Assad regime forces break Daesh siege on Syria's Deir el-Zour
This photo released Sept. 3, 2017 by the Syrian official news agency SANA, shows Syrian troops and pro-regime gunmen standing next to a placard in Arabic which reads, ,Deir el-Zour welcomes you,, Deir el-Zour, Syria. (SANA via AP)


Assad regime forces and their allies have reached the eastern city of Deir el-Zour, breaching the nearly 3-year Daesh terrorist group siege on regime-held areas, Syrian state TV and an opposition activist group said Tuesday.

The TV said troops advancing from the west reached the western outskirts of the city that has been contested since January 2015.

"The Syrian Arab Army has advanced on the Brigade 137 base front on the western side of Deir el-Zour city and broken the siege imposed by the Daesh organisation," Syrian state TV said, adding that Daesh defenses "have collapsed."

Breaking the siege on Deir el-Zour marks another victory for Assad regime, whose forces have been advancing on several fronts against Daesh and opposition groups over the past year.

Rami Abdurrahman who heads the Britain-based Syrian Observatory for Human Rights said advancing troops and those defending the city have met.

The news come hours after Russian frigate Admiral Essen fired Kalibr cruise missiles at Daesh targets near Deir al-Zor to help a Assad regime offensive in the area.

Thousands of people have been fleeing Deir el-Zour province because of the offensive, many of them heading toward the northeastern province of Hassakeh held by U.S-backed SDF, a coalition in which terrorist PKK's Syrian offshoot People's Protection Units (YPG) is the dominant force. Last week dozens of people trying to leave the region were killed or wounded by mines laid by the Daesh militants.

The city has been cut off since 2013, after rebel groups rose up against Assad during the first flush of Syria's six-year war. Daesh then overran opposition positions and surrounded the regime's enclave in the city in 2014.

It was a major prize. Deir el-Zour is the center of Syria's oil industry, a source of wealth to the group and a serious loss to Damascus. As the army has pushed east in recent months, oil and gas fields have once more fallen to the regime.

Daesh fighters have stepped up efforts this year to seize the enclave before the army could arrive. In January, they managed to sever it from the military airbase in the city and take over a nearby hill, further straining its links to the outside.

During the long siege, the city has been supplied via high-altitude air drops. The United Nations said in August it estimated there were 93,000 civilians in the regime's Deir el-Zour pocket, where conditions were "extremely difficult". The pre-war population of once one of Syria's most developed cities was 300,000.

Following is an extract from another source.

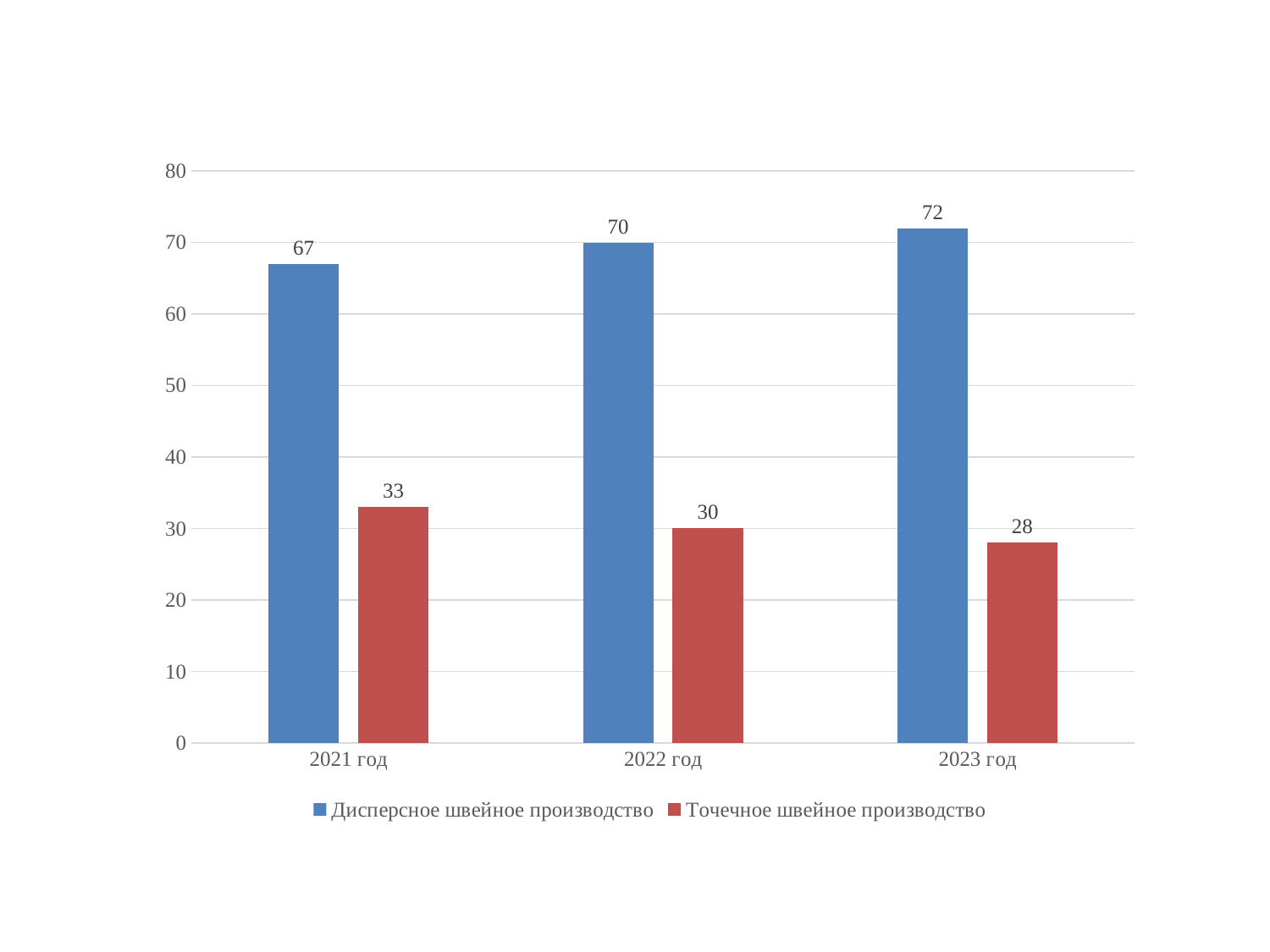
What is the difference between Дисперсное швейное производство and Точечное швейное производство in 2022 год? 40 What is the value for Точечное швейное производство in 2023 год? 28 In which year is Точечное швейное производство lowest? 2023 год What is the value for Точечное швейное производство in 2022 год? 30 Which is larger in 2021 год: Дисперсное швейное производство or Точечное швейное производство? Дисперсное швейное производство How many series does the legend list? 2 How many years are shown on the x axis? 3 What is the value for Дисперсное швейное производство in 2021 год? 67 In which year is Дисперсное швейное производство highest? 2023 год What kind of chart is shown on the slide? bar chart Does Точечное швейное производство rise or fall from 2021 год to 2023 год? fall Is the value for Точечное швейное производство in 2021 год greater or less than 40? less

The U.N. began air dropping aid into the city in April 2016, and it has staged dozens of deliveries of food and other humanitarian supplies.

But that route has also been fraught with difficulties, and the program was briefly suspended after the Daesh advance in January during which the terrorist group overran the aid dropzone.

Activists also report dire conditions in Daesh-held territory, particularly as Syria's army has neared, cutting supply routes.